INSTRUCTIONS TO FOLLOW: Express the listing lines as a Markdown table with the columns Row and Text, starting at the line that contains "What is the measured" and ending at the line that contains "Heightwise, which is". Number each row and skip blank lines.

(Spatial relationship data)

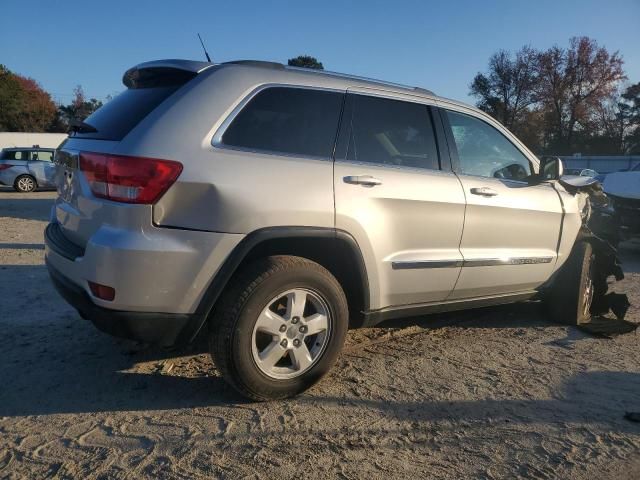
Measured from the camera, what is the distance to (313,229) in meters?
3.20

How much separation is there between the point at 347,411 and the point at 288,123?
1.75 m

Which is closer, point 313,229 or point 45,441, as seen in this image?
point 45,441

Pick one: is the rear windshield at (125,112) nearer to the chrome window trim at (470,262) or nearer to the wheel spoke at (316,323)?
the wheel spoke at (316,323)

--

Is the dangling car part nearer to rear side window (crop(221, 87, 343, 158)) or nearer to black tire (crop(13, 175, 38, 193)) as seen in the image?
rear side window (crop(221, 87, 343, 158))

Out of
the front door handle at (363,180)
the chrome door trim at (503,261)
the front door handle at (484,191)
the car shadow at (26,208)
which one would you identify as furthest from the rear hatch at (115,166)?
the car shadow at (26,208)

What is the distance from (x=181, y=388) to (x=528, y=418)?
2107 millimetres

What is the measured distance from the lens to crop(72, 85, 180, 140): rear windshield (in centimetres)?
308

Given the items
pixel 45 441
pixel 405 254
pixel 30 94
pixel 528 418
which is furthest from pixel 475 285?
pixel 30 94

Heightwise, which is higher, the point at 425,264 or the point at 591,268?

WRITTEN ANSWER:
| Row | Text |
|---|---|
| 1 | What is the measured distance from the lens to crop(72, 85, 180, 140): rear windshield (in centimetres)? |
| 2 | 308 |
| 3 | Given the items |
| 4 | pixel 45 441 |
| 5 | pixel 405 254 |
| 6 | pixel 30 94 |
| 7 | pixel 528 418 |
| 8 | which is furthest from pixel 475 285? |
| 9 | pixel 30 94 |
| 10 | Heightwise, which is higher, the point at 425,264 or the point at 591,268? |